Okunacak bölüme göre şu soruları yanıtlayın:
1. OVP ile 2024 yılı enflasyon hedefi yüzde kaçtan yüzde kaça revize edildi?
2. 2025 yılı büyüme hedefi yüzde kaç olarak revize edildi?
3. Cevdet Yılmaz'a göre detaylar hangi tarihte açıklanacak programda yer alacak?

**Okunacak bölüm**
# # # # #
OVP ile 2024 yılı enflasyon hedefi yüzde 33’ten yüzde 41.5’e revize edildi. Aslında Merkez Bankası daha önce 2024 yılı enflasyon hedefini yüzde 38’e revize etmiş ve daha sonraki birkaç toplantısında da yüzde 38’de sabit tutmuştu. Merkez Bankası açıklamasında da 38-42 aralığında bir banttan bahsedildiğini dikkate alırsak yeni hedefin Merkez Bankası açıklamalarındaki üst bant civarı olduğunu ve tutturulabilir görüldüğünü belirtelim. 

 

Büyüme beklentisinde değişiklik yapılarak 2024 yılı büyüme hedefi yüzde 3.5, 2025 yılı hedefi de yüzde 4 olarak revize edildi. Orta Vadeli Program açıklaması sırasında konuyla ilgili tüm bakanlar masanın etrafında olduğu halde sadece ana başlıkların belirtilmiş olması, içerikle ilgili detaya girilmemesi, kamuoyu nezdinde bir hayli eleştiriye neden oldu. Cumhurbaşkanı Yardımcısı Cevdet Yılmaz, OVP açıklaması sırasında konuya ilişkin detayların 25 Ekim’de açıklanacak 2025 yılı programında olacağını ifade etti. Cumhurbaşkanlığı Hükümet Sistemi’nde bütün unsurları ile yetki ve sorumluluğunun Cumhurbaşkanı makamına ait olması, bakanların programın yürütülmesinde yardımcı rol alan aktörler olarak değerlendirilmesi nedeniyle detaylandırmanın Cumhurbaşkanlığı Hükümeti yıllık programı ile olması doğal karşılanabilir.
# # # # #
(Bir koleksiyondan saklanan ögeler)
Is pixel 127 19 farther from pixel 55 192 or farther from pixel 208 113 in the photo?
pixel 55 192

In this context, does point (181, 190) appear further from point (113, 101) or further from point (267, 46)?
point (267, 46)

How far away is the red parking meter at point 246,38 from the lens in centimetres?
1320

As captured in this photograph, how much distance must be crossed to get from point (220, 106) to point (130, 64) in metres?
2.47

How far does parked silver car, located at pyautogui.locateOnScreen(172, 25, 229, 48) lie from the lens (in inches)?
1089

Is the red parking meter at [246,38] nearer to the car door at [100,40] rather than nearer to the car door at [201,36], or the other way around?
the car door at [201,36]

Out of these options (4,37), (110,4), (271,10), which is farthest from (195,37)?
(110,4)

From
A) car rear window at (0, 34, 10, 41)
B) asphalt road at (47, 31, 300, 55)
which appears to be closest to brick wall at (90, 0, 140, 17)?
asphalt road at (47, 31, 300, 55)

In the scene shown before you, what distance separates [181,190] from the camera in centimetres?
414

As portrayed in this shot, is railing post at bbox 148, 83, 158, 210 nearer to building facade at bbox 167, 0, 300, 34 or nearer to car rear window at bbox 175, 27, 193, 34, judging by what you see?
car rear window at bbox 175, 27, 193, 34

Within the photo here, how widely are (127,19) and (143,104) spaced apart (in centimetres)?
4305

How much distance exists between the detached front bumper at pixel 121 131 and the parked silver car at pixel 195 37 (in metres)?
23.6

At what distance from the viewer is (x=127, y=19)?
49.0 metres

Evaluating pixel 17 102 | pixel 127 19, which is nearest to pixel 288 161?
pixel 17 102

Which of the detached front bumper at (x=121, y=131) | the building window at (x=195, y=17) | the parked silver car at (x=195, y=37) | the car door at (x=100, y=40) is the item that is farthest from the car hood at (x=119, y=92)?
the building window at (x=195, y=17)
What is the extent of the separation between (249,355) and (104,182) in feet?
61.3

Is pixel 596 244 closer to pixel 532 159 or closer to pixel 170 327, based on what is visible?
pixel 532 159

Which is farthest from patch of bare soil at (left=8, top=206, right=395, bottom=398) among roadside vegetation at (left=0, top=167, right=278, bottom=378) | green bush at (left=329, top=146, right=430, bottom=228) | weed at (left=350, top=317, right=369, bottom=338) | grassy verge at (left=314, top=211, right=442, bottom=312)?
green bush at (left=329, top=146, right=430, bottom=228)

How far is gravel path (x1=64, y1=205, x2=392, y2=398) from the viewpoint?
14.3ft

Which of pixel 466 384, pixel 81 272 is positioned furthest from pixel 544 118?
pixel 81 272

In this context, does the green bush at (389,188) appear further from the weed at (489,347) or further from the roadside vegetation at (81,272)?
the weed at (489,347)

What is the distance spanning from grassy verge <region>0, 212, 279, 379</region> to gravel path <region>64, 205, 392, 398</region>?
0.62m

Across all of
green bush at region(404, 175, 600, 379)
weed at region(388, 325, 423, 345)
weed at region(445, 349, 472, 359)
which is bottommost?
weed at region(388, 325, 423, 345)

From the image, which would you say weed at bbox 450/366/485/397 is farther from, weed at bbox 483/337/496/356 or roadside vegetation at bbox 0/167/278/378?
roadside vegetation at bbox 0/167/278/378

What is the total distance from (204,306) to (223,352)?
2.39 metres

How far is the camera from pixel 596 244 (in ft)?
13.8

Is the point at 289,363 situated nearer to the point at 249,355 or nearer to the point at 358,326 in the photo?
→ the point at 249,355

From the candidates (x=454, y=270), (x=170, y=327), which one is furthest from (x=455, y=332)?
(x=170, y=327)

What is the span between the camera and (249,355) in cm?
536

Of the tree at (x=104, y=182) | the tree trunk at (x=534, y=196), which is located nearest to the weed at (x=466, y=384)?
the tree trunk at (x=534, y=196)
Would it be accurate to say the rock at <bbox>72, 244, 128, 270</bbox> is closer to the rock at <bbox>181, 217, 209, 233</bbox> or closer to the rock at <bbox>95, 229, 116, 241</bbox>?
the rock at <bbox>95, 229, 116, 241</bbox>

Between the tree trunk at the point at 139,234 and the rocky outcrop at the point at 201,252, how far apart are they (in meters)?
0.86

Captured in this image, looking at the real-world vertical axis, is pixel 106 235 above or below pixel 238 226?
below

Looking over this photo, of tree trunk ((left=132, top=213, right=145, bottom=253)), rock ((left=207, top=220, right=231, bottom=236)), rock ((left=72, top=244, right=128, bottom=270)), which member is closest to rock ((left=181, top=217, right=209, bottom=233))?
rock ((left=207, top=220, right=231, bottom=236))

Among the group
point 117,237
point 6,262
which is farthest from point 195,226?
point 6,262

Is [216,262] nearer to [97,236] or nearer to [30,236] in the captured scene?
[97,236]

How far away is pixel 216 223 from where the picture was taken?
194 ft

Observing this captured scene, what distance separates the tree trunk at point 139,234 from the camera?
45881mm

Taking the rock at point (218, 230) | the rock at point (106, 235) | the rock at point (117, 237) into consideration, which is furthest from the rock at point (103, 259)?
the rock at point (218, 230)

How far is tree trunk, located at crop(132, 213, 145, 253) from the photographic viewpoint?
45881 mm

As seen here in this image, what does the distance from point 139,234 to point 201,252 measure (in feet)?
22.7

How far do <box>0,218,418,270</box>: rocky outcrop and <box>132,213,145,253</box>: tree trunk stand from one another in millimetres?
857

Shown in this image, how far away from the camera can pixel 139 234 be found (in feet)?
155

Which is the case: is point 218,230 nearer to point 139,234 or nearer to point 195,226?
# # # # #
**Alıştırma sonucu**
1. Yüzde 33'ten yüzde 41.5'e.
2. Yüzde 4.
3. 25 Ekim'de açıklanacak 2025 yılı programında.